My wife had chemotherapy in 1972, and then again in 1997. The "before" and "after" of the chemotherapy drug concession. "Before," she took it with ease. The postoperative drug she took, Chlorambucil (Leukeren) is among the slowest acting and least toxic of the alkylating agents (well tolerated oral drugs). Depression of the immune system was slow and reversible, allowing it to regenerate and contribute to recovery. A malfunctioning immun system can fail to stop the growth of cancer cells. She went twenty-four years before experiencing any recurrence. Why don't they treat ovarian cancer patients with Chlorambucil anymore? Because Taxol/Carboplatin is 15 times more costly!

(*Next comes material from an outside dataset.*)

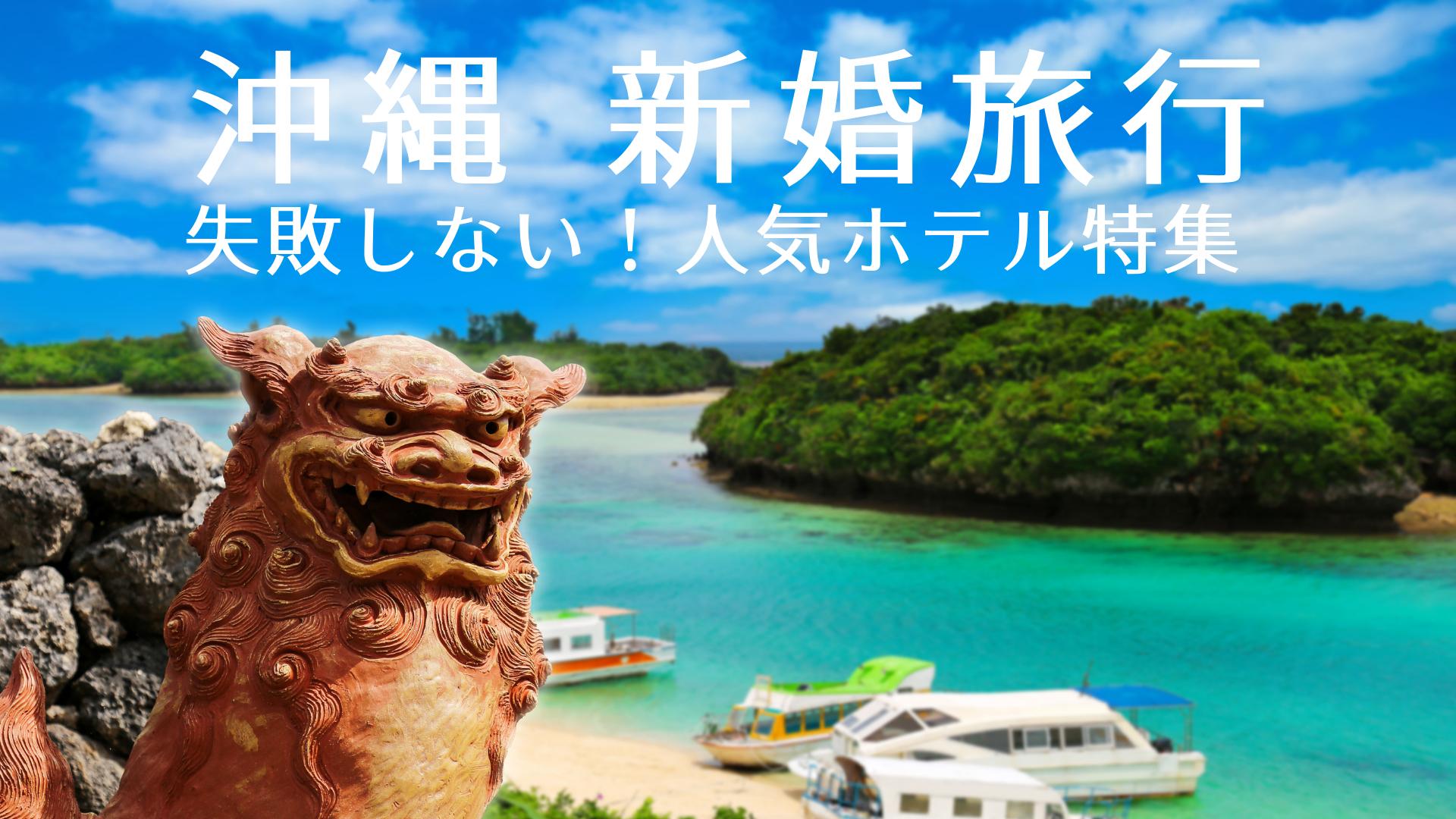 沖縄新婚旅行 失敗しない人気ホテル特集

She could not believe what happened "after." Infusion-therapy, given in big doses, with breaks of several weeks between doses to let the body try to recover (or else it can kill a patient, like the four above). The effectiveness of her combination regimen was limited because of the late stages of her recurrent cancer and most patients develop resistance. Most cancer patients have the drug or drugs, bounce off their tumors, doing little if any good.
I look forward to the day that "infusion" therapy goes by the way of the Neanderthal!!!